■ To do: Render this sentence from the rainbow bee-eater excerpt in Spanish: "Rainbow bee-eaters are believed to mate for life."

■ Excerpt provided:
↓

Rainbow bee-eaters are ground-nesting birds, like all bee-eaters. Breeding season is before and after the rainy season in the north, and from November to January in the south. Rainbow bee-eaters are believed to mate for life. The male will bring the female insects while she digs the burrow that will be their nest. The bee-eater digs its burrow by balancing on its wings and feet, and digs with its bill, then pushing loose soil backwards with its feet while balancing on its bill. The female bee-eater can dig about 7–8 centimetres down every day. The nest tunnel is very narrow, and the birds' bodies press so tightly against the tunnel walls that when the birds enter and exit their movement acts like a piston, pumping in fresh air and pushing out stale air. Rainbow bee-eaters have also been known to share their nest tunnels with other bee-eaters and sometimes even other species of birds. The female lays between 3 and 7 rounded, translucent white eggs, measuring 24 by 18 mm, which are incubated for about 21 to 24 days until hatching. The young bee-eaters fledge after 28 to 31 days and are fed by both parents, as well as by any other members of the communal group. Cane toads are known to prey on nestlings.

↑

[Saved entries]
↓

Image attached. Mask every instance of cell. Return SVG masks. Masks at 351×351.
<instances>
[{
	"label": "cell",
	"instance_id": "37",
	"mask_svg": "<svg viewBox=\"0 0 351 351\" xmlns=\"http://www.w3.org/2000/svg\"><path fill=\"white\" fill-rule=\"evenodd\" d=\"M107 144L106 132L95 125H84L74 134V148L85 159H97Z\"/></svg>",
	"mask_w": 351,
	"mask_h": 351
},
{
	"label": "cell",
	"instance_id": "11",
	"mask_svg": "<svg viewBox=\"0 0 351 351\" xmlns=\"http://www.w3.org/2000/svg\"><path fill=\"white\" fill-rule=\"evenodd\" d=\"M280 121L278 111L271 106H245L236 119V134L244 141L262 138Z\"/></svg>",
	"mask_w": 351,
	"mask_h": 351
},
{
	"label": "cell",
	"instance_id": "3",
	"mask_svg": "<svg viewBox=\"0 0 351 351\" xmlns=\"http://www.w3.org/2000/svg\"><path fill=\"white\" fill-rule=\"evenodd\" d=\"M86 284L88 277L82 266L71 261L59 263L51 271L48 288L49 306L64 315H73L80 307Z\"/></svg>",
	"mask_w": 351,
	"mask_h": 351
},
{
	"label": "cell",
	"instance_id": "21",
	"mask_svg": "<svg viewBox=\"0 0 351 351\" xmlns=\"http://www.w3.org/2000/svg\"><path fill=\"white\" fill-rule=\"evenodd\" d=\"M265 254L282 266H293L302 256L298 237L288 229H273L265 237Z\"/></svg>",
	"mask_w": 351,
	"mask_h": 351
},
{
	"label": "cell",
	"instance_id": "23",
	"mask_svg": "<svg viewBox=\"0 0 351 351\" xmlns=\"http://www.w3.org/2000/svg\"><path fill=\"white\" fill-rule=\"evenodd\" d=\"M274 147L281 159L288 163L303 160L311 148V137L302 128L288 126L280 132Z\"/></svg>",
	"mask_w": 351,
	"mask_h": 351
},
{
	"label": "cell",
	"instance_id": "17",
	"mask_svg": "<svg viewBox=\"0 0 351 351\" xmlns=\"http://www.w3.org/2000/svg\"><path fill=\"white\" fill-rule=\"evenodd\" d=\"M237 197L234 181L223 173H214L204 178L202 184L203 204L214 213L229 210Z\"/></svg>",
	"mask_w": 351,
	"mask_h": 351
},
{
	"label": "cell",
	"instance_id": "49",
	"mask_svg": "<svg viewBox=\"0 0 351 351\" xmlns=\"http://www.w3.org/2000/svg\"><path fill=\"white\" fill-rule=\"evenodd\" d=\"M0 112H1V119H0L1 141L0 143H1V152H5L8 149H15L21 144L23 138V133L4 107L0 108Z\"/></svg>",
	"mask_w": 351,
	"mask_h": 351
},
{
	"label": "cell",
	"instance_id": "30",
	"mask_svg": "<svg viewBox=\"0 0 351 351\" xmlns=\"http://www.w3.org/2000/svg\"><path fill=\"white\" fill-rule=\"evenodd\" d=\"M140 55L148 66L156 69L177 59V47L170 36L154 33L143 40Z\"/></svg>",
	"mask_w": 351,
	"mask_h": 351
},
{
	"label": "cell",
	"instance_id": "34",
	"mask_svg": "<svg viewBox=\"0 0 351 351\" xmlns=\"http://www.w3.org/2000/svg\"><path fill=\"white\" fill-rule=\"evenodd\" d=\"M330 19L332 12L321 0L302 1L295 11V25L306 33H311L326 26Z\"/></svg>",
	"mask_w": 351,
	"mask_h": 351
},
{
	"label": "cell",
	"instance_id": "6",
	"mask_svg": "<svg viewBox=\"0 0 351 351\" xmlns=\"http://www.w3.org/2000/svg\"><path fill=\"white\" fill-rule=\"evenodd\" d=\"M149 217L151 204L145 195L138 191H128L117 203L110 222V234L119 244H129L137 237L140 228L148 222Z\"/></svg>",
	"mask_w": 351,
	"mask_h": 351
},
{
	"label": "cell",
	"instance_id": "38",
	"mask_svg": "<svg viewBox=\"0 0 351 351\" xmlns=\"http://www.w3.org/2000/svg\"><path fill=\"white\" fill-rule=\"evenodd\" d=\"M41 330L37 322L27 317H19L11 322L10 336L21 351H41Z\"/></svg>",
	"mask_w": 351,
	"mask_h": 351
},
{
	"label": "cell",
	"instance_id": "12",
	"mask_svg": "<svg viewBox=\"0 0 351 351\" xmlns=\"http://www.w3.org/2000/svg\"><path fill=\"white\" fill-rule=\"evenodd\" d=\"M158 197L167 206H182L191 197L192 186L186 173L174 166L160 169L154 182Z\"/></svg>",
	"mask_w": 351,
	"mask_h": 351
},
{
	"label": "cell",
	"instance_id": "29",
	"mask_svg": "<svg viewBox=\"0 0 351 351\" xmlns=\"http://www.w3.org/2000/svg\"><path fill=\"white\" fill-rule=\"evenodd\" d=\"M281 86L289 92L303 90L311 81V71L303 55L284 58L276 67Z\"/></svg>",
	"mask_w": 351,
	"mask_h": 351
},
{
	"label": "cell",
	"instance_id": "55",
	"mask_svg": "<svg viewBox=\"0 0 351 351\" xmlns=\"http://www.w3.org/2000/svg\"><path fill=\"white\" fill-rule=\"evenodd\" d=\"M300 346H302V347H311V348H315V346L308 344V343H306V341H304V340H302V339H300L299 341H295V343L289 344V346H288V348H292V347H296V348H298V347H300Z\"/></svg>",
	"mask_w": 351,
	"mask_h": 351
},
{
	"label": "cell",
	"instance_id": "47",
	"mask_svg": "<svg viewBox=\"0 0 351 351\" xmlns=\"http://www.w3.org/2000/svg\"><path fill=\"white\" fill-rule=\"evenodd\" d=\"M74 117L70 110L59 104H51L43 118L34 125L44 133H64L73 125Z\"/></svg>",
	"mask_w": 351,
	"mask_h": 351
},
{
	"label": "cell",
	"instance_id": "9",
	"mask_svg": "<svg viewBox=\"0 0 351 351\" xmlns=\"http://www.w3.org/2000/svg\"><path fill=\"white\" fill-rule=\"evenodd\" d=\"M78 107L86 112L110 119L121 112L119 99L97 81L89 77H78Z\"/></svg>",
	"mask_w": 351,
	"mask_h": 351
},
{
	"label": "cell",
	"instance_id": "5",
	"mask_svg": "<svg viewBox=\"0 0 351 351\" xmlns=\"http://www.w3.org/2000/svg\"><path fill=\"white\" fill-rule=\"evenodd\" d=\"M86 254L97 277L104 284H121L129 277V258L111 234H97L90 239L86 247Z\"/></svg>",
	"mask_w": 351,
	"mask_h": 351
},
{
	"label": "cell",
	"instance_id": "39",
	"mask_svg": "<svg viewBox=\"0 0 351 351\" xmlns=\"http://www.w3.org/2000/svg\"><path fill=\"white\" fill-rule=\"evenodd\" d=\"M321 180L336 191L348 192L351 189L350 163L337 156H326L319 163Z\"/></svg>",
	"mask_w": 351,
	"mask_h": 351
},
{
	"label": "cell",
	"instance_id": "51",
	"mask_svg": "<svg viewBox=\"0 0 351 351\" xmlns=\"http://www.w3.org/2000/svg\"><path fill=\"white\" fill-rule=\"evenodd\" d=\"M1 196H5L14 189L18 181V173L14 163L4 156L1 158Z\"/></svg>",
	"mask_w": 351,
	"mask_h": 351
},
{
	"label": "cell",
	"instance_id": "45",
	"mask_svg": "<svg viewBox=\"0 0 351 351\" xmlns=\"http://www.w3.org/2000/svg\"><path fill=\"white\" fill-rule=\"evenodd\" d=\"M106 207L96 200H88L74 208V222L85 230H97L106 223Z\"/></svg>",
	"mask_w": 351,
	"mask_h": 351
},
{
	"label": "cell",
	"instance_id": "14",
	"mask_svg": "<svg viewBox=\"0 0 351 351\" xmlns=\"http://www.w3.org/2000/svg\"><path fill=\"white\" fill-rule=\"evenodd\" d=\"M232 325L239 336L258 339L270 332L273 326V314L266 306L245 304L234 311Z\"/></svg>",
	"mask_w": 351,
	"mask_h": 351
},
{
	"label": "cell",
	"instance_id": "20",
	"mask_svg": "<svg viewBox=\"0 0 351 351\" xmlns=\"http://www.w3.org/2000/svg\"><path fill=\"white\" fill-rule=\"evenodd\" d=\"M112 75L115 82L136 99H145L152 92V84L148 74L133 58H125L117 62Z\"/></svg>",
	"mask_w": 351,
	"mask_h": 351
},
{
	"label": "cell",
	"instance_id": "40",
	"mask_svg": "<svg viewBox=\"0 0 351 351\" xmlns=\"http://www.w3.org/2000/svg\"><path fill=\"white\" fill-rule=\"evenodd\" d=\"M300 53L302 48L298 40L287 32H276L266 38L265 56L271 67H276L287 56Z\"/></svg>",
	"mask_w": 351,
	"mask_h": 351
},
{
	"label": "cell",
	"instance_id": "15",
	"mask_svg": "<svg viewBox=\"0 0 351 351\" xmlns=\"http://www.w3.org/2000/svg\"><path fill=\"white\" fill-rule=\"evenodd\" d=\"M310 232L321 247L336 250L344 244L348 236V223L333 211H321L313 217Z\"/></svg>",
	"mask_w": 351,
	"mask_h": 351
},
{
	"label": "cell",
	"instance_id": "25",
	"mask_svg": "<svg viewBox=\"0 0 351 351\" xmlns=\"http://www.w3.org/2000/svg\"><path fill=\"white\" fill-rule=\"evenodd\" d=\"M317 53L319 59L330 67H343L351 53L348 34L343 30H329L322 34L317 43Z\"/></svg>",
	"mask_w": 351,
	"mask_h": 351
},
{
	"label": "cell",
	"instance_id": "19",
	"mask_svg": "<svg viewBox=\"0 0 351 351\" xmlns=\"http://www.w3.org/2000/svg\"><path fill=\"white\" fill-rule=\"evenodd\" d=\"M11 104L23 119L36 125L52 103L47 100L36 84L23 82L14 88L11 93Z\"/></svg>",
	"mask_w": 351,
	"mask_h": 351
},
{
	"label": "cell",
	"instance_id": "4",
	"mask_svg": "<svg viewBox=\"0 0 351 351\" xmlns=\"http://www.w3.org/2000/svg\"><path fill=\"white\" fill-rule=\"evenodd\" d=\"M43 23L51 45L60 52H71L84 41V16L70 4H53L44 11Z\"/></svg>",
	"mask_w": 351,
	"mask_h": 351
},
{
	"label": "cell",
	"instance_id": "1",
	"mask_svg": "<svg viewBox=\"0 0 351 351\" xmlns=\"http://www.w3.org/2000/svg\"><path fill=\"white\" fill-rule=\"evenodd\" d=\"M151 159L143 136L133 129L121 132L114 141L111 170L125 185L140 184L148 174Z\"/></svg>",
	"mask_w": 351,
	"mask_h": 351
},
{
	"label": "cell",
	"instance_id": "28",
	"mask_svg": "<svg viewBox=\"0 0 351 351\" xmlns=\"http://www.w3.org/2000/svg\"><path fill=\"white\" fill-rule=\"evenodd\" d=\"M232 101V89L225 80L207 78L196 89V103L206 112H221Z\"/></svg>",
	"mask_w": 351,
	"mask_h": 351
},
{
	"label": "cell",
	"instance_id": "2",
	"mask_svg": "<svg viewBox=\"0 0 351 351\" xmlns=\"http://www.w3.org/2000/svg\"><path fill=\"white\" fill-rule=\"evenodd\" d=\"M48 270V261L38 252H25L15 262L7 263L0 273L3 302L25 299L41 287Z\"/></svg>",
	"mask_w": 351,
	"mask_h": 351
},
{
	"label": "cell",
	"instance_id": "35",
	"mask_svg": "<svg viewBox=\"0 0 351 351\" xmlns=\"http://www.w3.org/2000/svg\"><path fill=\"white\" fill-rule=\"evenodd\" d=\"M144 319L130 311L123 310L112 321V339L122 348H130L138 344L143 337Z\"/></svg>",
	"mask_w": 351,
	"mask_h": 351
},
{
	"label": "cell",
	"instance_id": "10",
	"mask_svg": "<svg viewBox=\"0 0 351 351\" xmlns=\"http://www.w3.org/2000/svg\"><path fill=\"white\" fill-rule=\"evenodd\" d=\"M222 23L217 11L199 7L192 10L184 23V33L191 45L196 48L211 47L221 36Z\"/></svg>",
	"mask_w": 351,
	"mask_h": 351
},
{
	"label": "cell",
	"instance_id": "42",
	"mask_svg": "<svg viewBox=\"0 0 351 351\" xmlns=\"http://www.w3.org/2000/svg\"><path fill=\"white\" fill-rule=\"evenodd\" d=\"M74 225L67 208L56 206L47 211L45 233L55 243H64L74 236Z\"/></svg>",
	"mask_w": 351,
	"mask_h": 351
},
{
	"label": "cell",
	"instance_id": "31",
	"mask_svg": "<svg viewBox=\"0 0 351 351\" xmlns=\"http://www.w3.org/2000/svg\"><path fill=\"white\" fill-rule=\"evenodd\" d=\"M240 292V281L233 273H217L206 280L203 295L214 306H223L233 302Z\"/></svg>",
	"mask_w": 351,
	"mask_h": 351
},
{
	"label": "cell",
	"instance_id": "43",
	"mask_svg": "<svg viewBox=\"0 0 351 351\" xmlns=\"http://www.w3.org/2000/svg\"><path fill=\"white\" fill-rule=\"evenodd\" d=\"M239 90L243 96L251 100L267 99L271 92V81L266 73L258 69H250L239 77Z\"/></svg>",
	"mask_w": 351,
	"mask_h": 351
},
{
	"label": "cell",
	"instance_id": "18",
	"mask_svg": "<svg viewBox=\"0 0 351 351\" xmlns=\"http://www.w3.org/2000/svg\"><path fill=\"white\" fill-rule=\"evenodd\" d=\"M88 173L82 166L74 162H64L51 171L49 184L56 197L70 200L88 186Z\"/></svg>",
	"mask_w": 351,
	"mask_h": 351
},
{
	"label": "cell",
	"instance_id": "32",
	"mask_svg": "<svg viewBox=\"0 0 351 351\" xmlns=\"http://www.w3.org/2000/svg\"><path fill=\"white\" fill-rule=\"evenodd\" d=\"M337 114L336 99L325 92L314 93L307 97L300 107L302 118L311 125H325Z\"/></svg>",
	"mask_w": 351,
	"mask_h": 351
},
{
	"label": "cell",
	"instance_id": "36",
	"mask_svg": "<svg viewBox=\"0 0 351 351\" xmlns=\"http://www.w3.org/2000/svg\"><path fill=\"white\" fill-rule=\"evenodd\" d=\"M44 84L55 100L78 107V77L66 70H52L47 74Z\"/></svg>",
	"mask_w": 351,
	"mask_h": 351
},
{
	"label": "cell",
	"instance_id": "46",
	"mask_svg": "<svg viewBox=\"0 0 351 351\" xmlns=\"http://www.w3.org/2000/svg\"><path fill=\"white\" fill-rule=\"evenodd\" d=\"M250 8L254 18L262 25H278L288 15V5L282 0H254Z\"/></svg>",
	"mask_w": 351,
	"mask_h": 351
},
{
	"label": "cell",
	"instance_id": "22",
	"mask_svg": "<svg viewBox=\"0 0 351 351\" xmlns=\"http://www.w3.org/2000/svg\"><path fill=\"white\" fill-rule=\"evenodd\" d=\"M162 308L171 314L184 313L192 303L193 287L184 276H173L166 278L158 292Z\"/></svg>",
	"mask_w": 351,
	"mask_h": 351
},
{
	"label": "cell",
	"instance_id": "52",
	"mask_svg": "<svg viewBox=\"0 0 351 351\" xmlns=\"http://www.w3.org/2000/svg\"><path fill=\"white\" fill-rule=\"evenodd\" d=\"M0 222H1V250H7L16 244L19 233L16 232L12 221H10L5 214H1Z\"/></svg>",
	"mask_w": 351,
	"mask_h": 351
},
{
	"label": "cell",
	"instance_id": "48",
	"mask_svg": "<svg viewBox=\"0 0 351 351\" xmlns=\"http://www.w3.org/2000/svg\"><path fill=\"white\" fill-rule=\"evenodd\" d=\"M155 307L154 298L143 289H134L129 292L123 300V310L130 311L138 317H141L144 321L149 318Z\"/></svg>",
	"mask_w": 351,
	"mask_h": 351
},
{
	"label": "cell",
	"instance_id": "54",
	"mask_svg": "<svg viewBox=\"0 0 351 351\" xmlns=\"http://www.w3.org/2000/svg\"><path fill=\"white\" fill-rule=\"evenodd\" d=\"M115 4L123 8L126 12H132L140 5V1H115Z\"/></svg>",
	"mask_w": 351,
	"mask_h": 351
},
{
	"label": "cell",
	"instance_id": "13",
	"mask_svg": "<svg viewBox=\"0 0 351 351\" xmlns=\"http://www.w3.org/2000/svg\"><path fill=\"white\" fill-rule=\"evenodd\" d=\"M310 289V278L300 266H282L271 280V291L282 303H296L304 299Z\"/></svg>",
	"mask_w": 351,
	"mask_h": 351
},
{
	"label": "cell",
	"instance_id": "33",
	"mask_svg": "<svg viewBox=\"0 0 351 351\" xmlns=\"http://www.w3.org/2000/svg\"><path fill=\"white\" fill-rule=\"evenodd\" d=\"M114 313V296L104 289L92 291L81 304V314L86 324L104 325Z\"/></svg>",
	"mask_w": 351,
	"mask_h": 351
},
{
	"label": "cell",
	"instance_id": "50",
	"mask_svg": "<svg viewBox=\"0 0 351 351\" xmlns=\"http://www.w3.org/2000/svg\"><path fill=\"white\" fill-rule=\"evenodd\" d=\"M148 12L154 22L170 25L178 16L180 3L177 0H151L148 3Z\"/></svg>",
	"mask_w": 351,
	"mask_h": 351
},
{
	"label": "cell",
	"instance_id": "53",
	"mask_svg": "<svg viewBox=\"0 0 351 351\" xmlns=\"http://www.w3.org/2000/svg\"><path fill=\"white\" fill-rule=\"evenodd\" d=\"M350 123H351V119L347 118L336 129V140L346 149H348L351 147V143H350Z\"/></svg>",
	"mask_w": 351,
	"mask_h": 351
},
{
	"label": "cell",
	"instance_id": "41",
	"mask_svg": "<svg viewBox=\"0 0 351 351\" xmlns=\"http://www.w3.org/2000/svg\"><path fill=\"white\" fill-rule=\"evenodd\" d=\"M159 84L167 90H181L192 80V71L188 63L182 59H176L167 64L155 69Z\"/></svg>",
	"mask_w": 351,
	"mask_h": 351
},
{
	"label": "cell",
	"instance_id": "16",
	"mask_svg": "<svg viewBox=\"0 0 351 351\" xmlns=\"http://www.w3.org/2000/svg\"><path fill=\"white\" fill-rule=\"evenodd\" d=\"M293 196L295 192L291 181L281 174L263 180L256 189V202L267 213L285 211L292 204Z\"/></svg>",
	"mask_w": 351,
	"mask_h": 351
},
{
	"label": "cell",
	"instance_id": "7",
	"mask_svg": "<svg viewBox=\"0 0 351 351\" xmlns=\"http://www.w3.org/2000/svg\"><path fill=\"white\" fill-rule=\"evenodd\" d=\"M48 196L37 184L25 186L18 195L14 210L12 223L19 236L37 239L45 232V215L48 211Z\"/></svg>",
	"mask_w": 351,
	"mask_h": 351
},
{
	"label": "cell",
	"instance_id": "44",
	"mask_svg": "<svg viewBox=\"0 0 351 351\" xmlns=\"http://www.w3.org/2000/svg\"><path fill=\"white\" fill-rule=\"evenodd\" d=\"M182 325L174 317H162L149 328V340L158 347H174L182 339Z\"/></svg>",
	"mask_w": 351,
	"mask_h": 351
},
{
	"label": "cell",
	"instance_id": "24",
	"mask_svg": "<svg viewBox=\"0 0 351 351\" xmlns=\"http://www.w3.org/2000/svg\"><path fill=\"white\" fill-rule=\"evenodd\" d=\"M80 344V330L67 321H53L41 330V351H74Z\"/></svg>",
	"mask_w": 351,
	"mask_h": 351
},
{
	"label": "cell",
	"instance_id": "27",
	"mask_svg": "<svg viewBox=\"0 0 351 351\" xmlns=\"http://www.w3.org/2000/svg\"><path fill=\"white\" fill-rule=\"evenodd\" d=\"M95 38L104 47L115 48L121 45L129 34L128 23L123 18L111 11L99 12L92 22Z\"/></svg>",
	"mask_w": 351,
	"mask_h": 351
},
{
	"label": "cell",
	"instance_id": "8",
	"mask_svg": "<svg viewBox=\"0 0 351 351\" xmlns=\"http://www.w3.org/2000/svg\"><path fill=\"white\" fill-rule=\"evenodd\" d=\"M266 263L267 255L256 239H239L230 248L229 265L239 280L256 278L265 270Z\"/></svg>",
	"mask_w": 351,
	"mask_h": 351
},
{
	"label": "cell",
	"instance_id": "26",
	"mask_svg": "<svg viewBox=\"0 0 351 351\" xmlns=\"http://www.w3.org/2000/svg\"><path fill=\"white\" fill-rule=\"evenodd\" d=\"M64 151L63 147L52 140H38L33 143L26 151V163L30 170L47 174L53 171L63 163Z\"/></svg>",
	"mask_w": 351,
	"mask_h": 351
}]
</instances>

↑

■ Exercise answer: Se cree que los abejarucos arcoíris se aparean de por vida.